Erin Hawley's win in court
When Sen. Josh Hawley (R-Mo.) hailed the end of Roe v. Wade, he was also celebrating a victory for his wife, a lawyer who helped shape the arguments in the Mississippi case that became the vehicle for the ruling.
Driving the news: As senior counsel to the appellate team at Christian legal advocacy group Alliance Defending Freedom, Erin Morrow Hawley helped the state of Mississippi draft merits and reply briefs for Dobbs v. Jackson Women's Health Organization. "I'm so pleased it's a 6-3 decision," she told Axios. "The Supreme Court has taken the shackles of Roe off of states."
Why it matters: Hawley, 42, is a key player in her husband's political career, and she'll continue to be personally involved in conservatives' efforts to ban abortion state by state.
- The couple launched a podcast together last year. Both gave keynote addresses in February at a state GOP dinner in which her role in the litigation was highlighted, as the St. Louis Post-Dispatch reported.
- She is also a legal fellow with the Independent Women's Law Center who previously taught law at the University of Missouri.
The intrigue: Both Hawleys clerked in 2007 for Chief Justice John Roberts.
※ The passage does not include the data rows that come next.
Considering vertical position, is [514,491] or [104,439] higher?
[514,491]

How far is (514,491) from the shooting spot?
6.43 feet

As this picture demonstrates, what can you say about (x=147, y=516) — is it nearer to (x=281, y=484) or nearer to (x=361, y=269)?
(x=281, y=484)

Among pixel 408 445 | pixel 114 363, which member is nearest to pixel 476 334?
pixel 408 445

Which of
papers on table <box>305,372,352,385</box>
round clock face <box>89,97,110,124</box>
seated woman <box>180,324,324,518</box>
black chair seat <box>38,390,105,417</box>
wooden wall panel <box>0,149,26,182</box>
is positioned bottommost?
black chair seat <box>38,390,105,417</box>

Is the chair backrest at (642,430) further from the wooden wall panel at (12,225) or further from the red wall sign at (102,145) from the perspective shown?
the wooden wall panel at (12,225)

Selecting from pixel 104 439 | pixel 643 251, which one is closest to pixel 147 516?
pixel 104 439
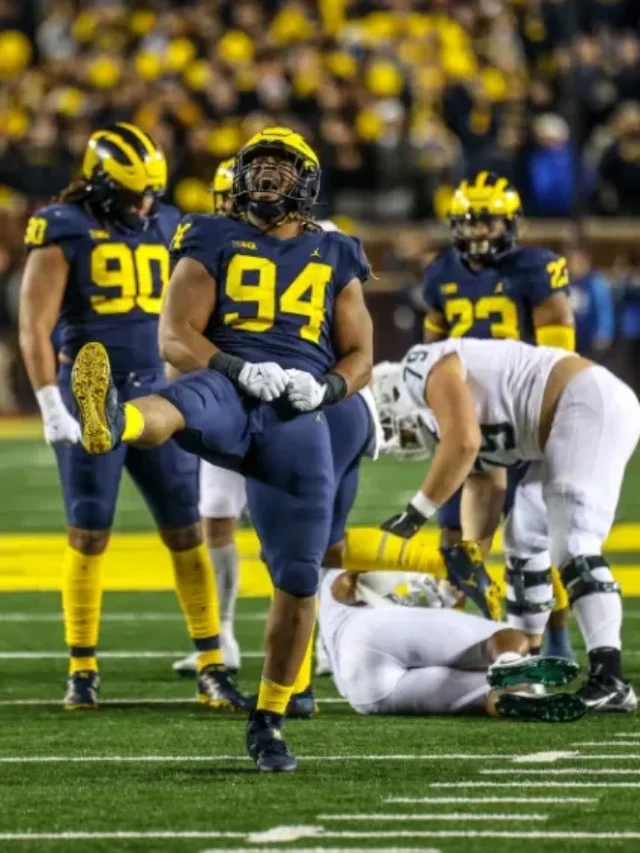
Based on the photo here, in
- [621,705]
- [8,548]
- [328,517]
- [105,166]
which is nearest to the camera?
[328,517]

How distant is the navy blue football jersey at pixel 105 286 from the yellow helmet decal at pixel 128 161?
0.16 meters

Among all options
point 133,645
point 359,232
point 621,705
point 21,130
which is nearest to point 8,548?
point 133,645

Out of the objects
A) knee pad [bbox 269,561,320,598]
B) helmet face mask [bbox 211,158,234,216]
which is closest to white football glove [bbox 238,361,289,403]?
knee pad [bbox 269,561,320,598]

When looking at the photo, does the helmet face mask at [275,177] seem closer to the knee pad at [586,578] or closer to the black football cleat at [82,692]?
the knee pad at [586,578]

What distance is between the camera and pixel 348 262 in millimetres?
5770

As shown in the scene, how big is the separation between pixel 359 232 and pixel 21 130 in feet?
11.6

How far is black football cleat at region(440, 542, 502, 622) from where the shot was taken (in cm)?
680

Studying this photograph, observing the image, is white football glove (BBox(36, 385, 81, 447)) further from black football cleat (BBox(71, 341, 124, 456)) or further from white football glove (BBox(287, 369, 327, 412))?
black football cleat (BBox(71, 341, 124, 456))

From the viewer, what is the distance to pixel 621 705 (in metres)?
6.44

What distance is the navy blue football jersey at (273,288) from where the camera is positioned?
222 inches

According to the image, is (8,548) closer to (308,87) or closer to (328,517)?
(328,517)

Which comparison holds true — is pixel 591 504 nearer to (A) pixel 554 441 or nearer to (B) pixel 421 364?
(A) pixel 554 441

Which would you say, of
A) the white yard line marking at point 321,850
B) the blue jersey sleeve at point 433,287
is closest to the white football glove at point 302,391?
the white yard line marking at point 321,850

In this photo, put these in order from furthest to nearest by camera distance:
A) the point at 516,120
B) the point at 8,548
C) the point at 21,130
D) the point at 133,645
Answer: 1. the point at 21,130
2. the point at 516,120
3. the point at 8,548
4. the point at 133,645
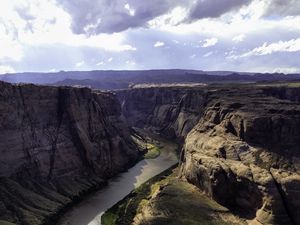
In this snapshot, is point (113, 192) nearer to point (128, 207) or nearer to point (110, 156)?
point (128, 207)

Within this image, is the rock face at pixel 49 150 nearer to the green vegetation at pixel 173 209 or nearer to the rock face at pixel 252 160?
the green vegetation at pixel 173 209

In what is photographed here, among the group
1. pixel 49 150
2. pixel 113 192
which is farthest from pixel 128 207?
pixel 49 150

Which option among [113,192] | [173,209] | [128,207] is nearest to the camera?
[173,209]

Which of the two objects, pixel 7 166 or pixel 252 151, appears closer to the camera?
pixel 252 151

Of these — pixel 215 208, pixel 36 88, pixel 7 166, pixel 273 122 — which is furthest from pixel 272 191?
pixel 36 88

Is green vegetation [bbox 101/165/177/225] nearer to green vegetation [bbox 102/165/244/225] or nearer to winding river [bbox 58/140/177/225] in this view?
green vegetation [bbox 102/165/244/225]

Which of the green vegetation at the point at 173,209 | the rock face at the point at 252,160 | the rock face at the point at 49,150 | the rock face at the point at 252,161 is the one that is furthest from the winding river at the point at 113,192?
the rock face at the point at 252,160

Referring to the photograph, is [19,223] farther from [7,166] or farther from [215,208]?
[215,208]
In his concurring opinion Friday, Roberts joined in the majority ruling upholding Dobbs — but not overturning Roe.
Flashback: In April 2021, Erin Hawley — with their youngest child, an infant, along — traveled to Mississippi to meet with the legal team, working closely with state Solicitor General Scott Stewart to lay the foundation of the state's case.
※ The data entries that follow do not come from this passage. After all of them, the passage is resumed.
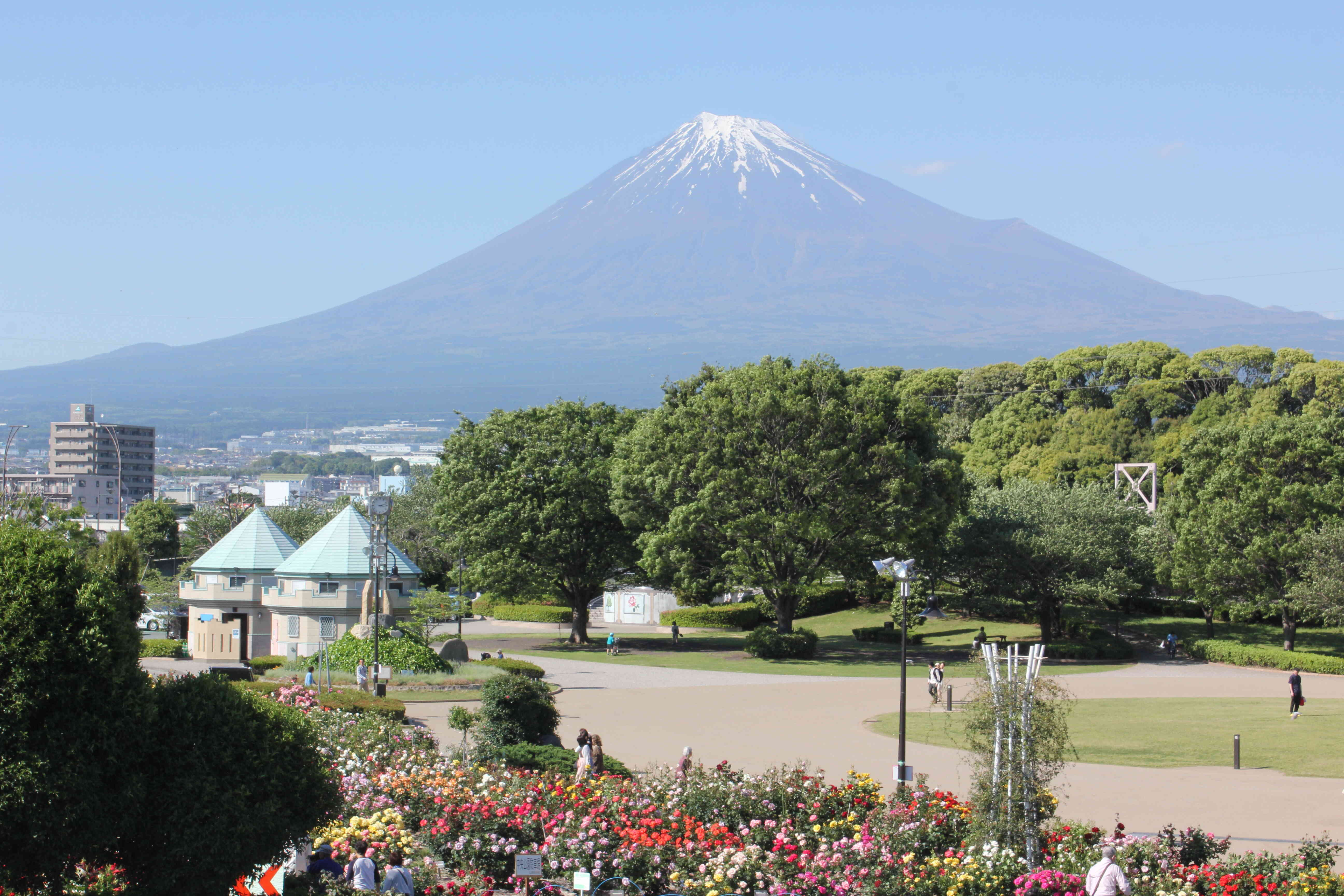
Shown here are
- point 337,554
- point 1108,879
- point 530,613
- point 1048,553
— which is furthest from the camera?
point 530,613

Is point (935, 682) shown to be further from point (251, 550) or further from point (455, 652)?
point (251, 550)

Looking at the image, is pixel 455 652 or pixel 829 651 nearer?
pixel 455 652

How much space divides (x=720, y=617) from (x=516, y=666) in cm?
2666

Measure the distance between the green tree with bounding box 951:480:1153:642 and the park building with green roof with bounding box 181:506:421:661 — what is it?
970 inches

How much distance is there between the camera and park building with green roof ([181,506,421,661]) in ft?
153

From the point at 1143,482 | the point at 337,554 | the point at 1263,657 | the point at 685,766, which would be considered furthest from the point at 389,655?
the point at 1143,482

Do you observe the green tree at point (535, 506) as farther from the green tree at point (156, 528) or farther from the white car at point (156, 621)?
the green tree at point (156, 528)

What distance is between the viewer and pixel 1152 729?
106 feet

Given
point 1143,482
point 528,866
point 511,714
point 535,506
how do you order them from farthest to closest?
point 1143,482 → point 535,506 → point 511,714 → point 528,866

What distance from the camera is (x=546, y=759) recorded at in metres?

- "The Supreme Court had been really clear that to find liberty interests protected by the 14th Amendment, that right needs to be deeply rooted in a nation's history and tradition," Hawley told Axios.
- "There's no way to manufacture a historically rooted right to abortion," she said, noting abortion was unlawful under common law at the nation's founding and 28 states prohibited abortion when the 14th Amendment was enacted in 1868.
Background: Erin Hawley grew up on a ranch in New Mexico and studied animal science at Texas A&M University before attending law school, where she was first exposed to religious liberty issues.
Editor’s note: This post was corrected to show that 28 states prohibited abortion when the 14th Amendment was enacted in 1868, not 37 states.